Assad é o principal responsável pela guerra civil na Síria. Seus bombardeios à população civil em áreas rebeladas matam muito mais do que o Estado Islâmico. Tanto a Europa quanto os EUA aceitam negociar com o regime, mas entendem que a saída do ditador é precondição para acabar com uma guerra civil que ele começou, já matou mais de 250 mil pessoas e provocou a fuga do país de 4 milhões de pessoas, sem falar de outros 7 milhões desalojados internamente.

Um inquérito conduzido na ONU pelo sociedade brasileiro Paulo Sérgio Pinheiro comprovou o uso de armas químicas naquele caso de 2013. A Rússia impediu que o relatório apontasse os responsáveis. 

Obama tinha ameaçado bombardear as forças de Assad se o ditador usasse armas químicas.
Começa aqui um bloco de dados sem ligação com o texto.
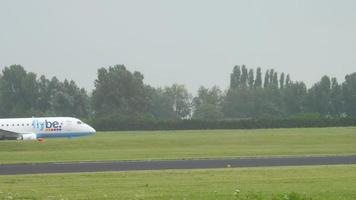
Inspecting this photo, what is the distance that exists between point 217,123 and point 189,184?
74893mm

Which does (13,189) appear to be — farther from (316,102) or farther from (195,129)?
(316,102)

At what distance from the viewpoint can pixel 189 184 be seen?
79.5 ft

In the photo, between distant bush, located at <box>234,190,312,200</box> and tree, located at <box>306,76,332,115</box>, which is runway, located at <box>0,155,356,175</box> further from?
tree, located at <box>306,76,332,115</box>

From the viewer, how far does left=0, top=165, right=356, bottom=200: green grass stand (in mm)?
20516

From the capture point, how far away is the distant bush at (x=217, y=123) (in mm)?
96688

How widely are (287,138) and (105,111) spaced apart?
72.2 metres

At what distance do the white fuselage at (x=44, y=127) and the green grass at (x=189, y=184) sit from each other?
147 feet


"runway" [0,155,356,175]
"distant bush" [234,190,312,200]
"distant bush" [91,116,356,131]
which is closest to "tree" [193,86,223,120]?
"distant bush" [91,116,356,131]

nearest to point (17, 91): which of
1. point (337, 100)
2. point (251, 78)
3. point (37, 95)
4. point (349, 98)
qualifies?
point (37, 95)

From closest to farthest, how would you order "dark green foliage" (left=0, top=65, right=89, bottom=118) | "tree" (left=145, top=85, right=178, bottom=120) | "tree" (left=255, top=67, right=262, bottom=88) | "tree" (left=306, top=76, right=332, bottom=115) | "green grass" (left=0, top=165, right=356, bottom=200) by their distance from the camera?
1. "green grass" (left=0, top=165, right=356, bottom=200)
2. "dark green foliage" (left=0, top=65, right=89, bottom=118)
3. "tree" (left=306, top=76, right=332, bottom=115)
4. "tree" (left=145, top=85, right=178, bottom=120)
5. "tree" (left=255, top=67, right=262, bottom=88)

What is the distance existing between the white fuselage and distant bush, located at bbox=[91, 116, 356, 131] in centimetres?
2557

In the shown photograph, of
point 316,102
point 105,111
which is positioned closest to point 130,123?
point 105,111

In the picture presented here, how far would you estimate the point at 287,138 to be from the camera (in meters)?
66.0

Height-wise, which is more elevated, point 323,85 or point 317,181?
point 323,85
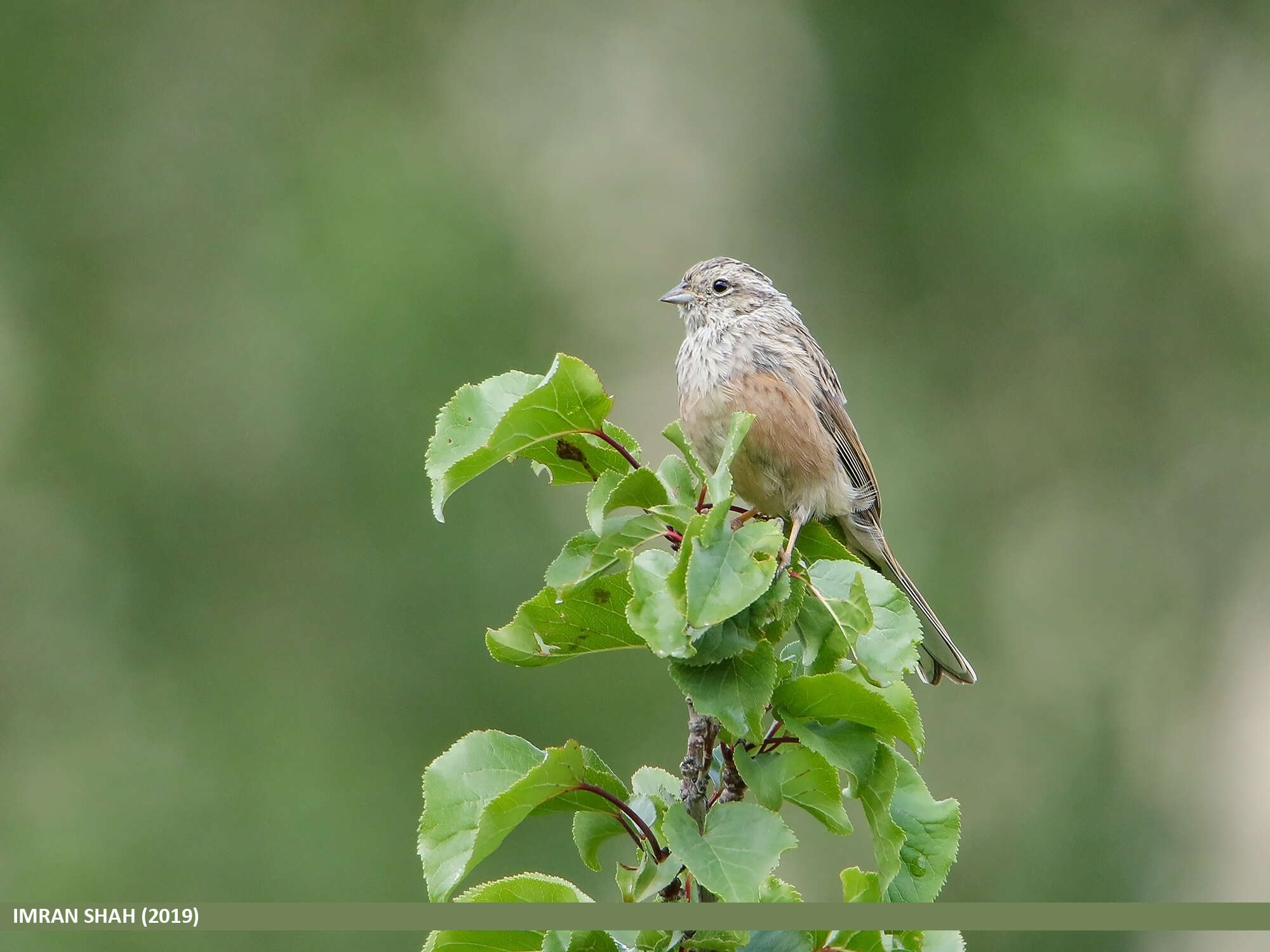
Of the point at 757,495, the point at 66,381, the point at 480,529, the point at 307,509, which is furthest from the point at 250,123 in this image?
the point at 757,495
Aceitou a proposta russa para eliminar as armas químicas da Síria, um desarmamento apenas parcial como mostra o uso recente de bombas de cloro pela ditadura. O presidente dos EUA traçou uma "linha vermelha", o regime sírio ignorou, com o apoio do Moscou, e ficou por isso mesmo.
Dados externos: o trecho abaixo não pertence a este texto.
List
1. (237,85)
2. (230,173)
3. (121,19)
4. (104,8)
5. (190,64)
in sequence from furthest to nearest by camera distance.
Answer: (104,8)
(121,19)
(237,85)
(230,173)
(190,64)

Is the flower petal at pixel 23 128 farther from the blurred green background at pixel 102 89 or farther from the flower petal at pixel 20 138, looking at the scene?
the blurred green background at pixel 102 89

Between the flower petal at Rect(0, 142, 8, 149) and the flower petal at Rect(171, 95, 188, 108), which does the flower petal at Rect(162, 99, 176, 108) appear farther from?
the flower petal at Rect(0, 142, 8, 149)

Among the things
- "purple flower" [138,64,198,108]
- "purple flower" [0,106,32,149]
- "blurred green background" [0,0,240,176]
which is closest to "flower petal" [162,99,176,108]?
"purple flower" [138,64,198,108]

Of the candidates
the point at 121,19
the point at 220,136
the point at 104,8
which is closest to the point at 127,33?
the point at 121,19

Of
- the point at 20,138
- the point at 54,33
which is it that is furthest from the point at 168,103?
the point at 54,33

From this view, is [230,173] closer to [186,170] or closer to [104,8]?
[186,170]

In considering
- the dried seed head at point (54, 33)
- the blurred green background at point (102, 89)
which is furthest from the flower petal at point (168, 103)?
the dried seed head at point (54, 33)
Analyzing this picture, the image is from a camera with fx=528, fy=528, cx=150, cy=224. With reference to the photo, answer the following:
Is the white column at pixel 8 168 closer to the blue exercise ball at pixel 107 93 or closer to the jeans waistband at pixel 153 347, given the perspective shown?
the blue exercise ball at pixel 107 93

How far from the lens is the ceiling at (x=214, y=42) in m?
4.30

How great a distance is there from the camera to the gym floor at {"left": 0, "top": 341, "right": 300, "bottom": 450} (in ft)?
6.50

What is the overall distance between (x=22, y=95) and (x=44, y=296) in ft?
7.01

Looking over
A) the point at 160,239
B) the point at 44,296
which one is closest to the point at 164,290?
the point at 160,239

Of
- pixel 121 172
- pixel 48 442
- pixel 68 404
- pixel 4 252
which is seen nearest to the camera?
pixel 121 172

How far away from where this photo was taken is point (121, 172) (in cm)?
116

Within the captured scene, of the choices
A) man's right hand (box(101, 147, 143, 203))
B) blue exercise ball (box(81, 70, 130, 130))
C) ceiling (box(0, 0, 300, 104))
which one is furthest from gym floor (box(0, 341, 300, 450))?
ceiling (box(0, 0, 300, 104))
Ao vacilar, Obama validou as iniciativas de uso da força de Putin. Meses depois, a Rússia interveio militarmente na Ucrânia, anexou a península da Crimeia e deflagrou uma rebelião no Leste da ex-república soviética, punida por se afastar da órbita de Moscou.
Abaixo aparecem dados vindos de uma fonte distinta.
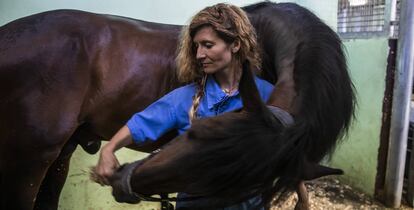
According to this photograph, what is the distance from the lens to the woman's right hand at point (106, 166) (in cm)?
101

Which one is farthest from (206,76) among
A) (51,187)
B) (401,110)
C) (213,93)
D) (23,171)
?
(401,110)

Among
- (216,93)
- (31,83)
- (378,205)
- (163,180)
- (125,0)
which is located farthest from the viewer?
(378,205)

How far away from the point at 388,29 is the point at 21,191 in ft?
7.74

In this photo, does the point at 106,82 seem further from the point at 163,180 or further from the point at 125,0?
the point at 163,180

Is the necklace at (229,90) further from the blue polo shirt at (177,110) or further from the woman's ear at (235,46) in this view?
the woman's ear at (235,46)

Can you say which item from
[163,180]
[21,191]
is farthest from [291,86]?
[21,191]

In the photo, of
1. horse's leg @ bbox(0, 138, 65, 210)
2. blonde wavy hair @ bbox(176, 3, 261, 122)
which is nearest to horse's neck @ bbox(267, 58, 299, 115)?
blonde wavy hair @ bbox(176, 3, 261, 122)

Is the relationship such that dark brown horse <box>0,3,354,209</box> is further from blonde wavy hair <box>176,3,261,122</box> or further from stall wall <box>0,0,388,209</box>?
stall wall <box>0,0,388,209</box>

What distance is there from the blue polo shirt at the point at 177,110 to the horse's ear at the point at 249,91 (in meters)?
0.37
Sem tantas hesitações dos EUA e da Europa, Putin não estaria hoje concentrando aviões, helicópteros e soldados numa base aérea da Síria. Está defendendo sua única base militar no Mar Mediterrâneo, que fica na Síria, e aumentando seu poder no Oriente Médio.

A URSS deixou de ser uma potência no Oriente Médio quando o ditador egípcio Anuar Sadat abandonou a aliança com Moscou e virou aliado dos EUA, em 1977, para recuperar a Península do Sinai em negociações diretas com Israel. Quatro anos antes, a URSS entrara em alerta nuclear para impedir que Israel destruísse o III Exército do Egito na Guerra do Yom Kippur (Dia do Perdão). 

A questão é se agora a Rússia vai conseguir virar o jogo. No Afeganistão, extremistas muçulmanos conseguiram humilhar o Exército Vermelho, com o apoio dos EUA, Arábia Saudita, China e Paquistão. Lá, nasceu a rede terrorista Al Caeda (A Base), origem do Estado Islâmico. Com mísseis antiaéreos, os jihadistas neutralizaram a superioridade área da URSS.

Para a empresa de análises estratégicas Stratfor, a guerra civil síria será decidida no campo de batalha e não em negociações internacionais. Grupos como o EI, Al Caeda e o Exército da Conquista não vão participar de negociações. Terão de ser derrotados em combates no solo.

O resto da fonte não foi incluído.